Directions: Please set down every entry again exactly as it stands, without the pictures.

(Stored records)
<<<<

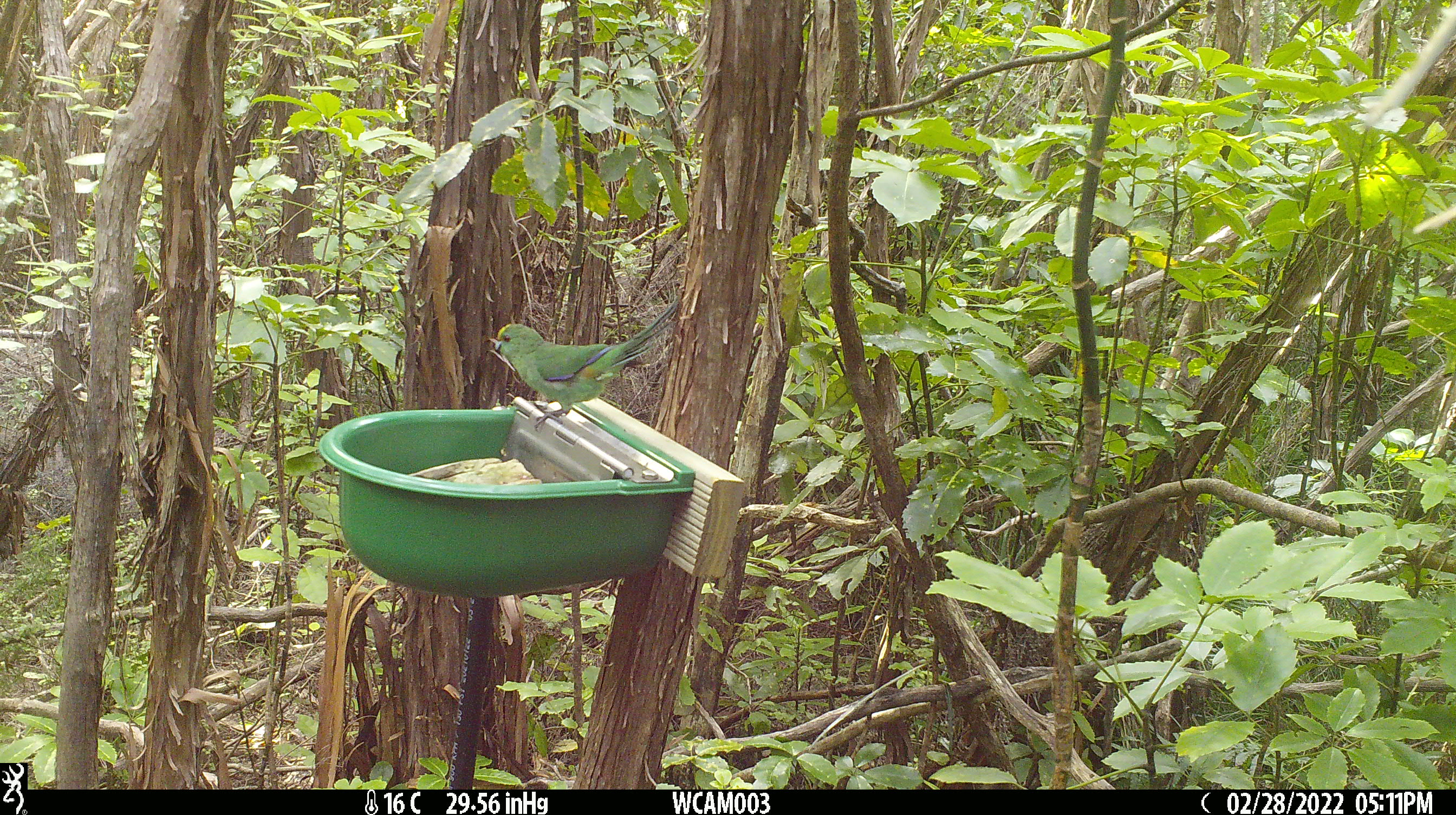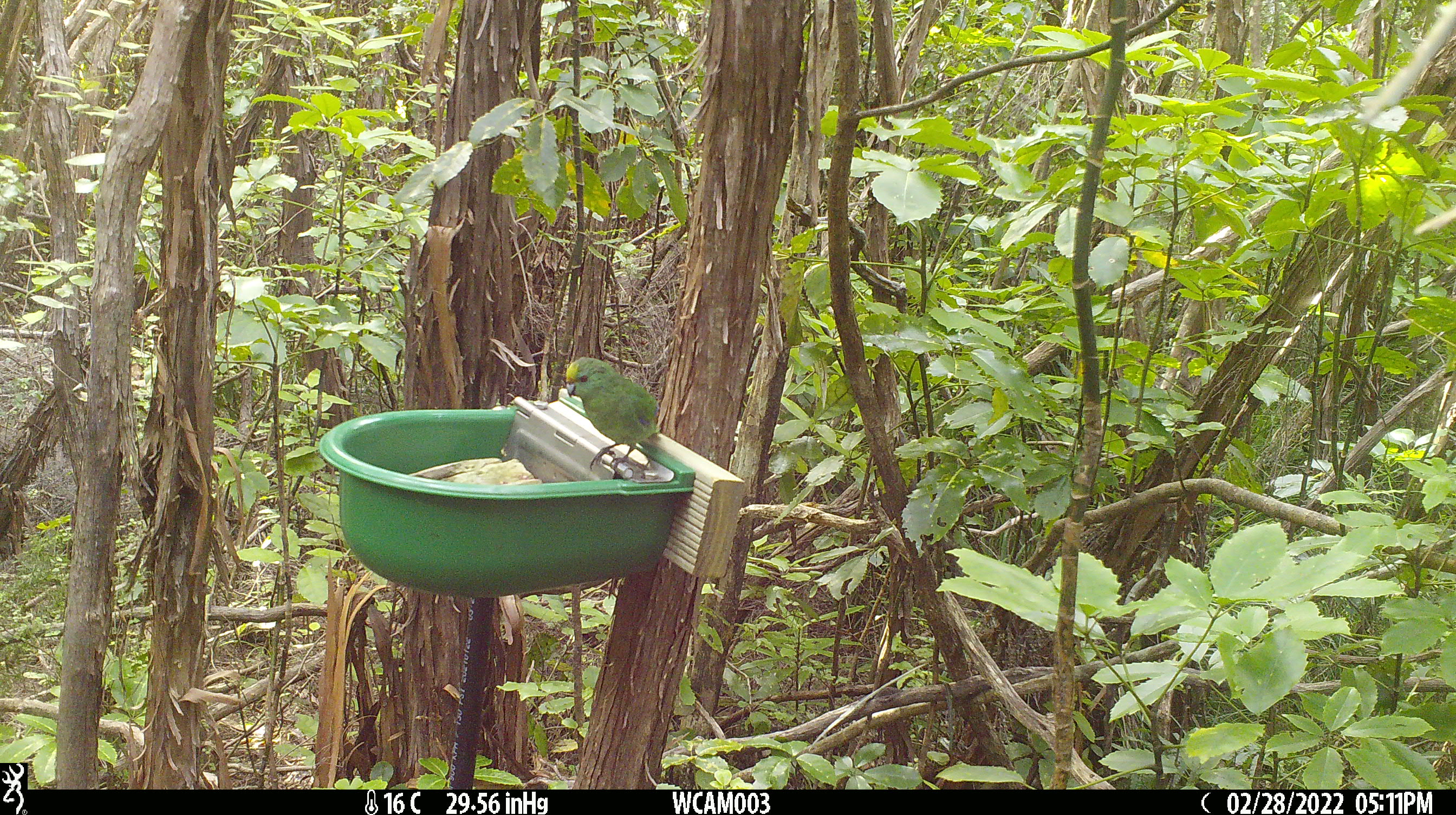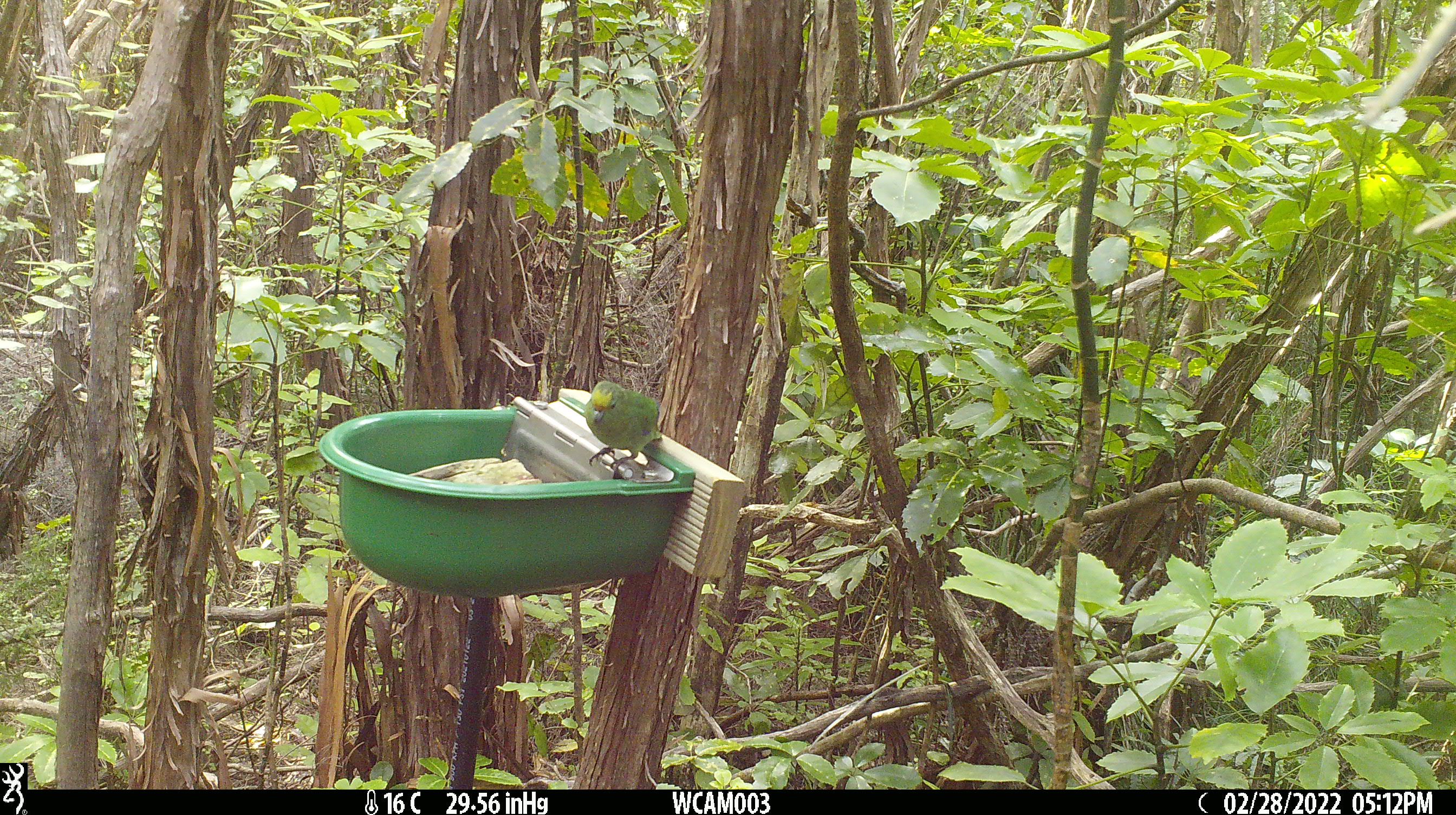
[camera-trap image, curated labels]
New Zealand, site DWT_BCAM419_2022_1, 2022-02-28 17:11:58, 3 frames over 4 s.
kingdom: Animalia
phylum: Chordata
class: Aves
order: Psittaciformes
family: Psittaculidae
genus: Cyanoramphus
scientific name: Cyanoramphus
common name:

>>>>

Solution:
[camera-trap image, curated labels]
New Zealand, site DWT_BCAM419_2022_1, 2022-02-28 17:11:58, 3 frames over 4 s.
kingdom: Animalia
phylum: Chordata
class: Aves
order: Psittaciformes
family: Psittaculidae
genus: Cyanoramphus
scientific name: Cyanoramphus
common name:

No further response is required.